I'm trying to compute the gradient of a cost function wrt. to some matrices. During the computations, I reached an expression for which I wasn't sure about its derivative.
Here's my problem :
Let $X = (x_1,x_2,\cdots,x_n) \in \mathbb(R)_+^{M\times N}$, $F = (f_1, f_2,\cdots,f_k)\in \mathbb(R)_+^{M\times K}$ is the matrix of cluster centroids, $G = (g_1, g_2,\cdots,g_k)\in \mathbb(R)_+^{K\times N}$ indicates the matrix clustering indicators, and $D \in \mathbb(R)_+^{K\times N}$ is the matrix of the euclidean distances between each data point $X$ and the set of centroids $F$, more precisely $d_{kn} = \Vert x_n – k \Vert$.
What is the derivative of $Tr(G\circ D.(G\circ D)^T)$ wrt. $F$ ? $st. Tr$ is the trace, and $\circ$ is the Hadamard Product.
The solution I found, using the matrix cookbook formulas, is :
$\frac{\partial}{\partial F} Tr(G\circ D.(G\circ D)^T) = 2(G\cdot F\circ G – G\cdot X\circ G)$
But I'm not sure about it. In case my solution is wrong, can you please provide a step by step explanation?
Thanks
Best Answer
In the answer from Greg, you can simplify things since $\mathbf{G} \circ \mathbf{G}=\mathbf{G}$.

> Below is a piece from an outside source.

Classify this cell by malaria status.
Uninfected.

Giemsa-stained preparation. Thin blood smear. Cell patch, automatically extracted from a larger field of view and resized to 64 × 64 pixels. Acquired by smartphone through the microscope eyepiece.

The gradient vanishes when \begin{equation} \mathbf{F} = \frac{\mathbf{X} \mathbf{G}^T}{\mathbf{J}_X \mathbf{G}^T} \end{equation} (elementwise division). which will be the natural way to compute a centroid given the appartenance of each example to a cluster contained in the binary matrix $\mathbf{G}$.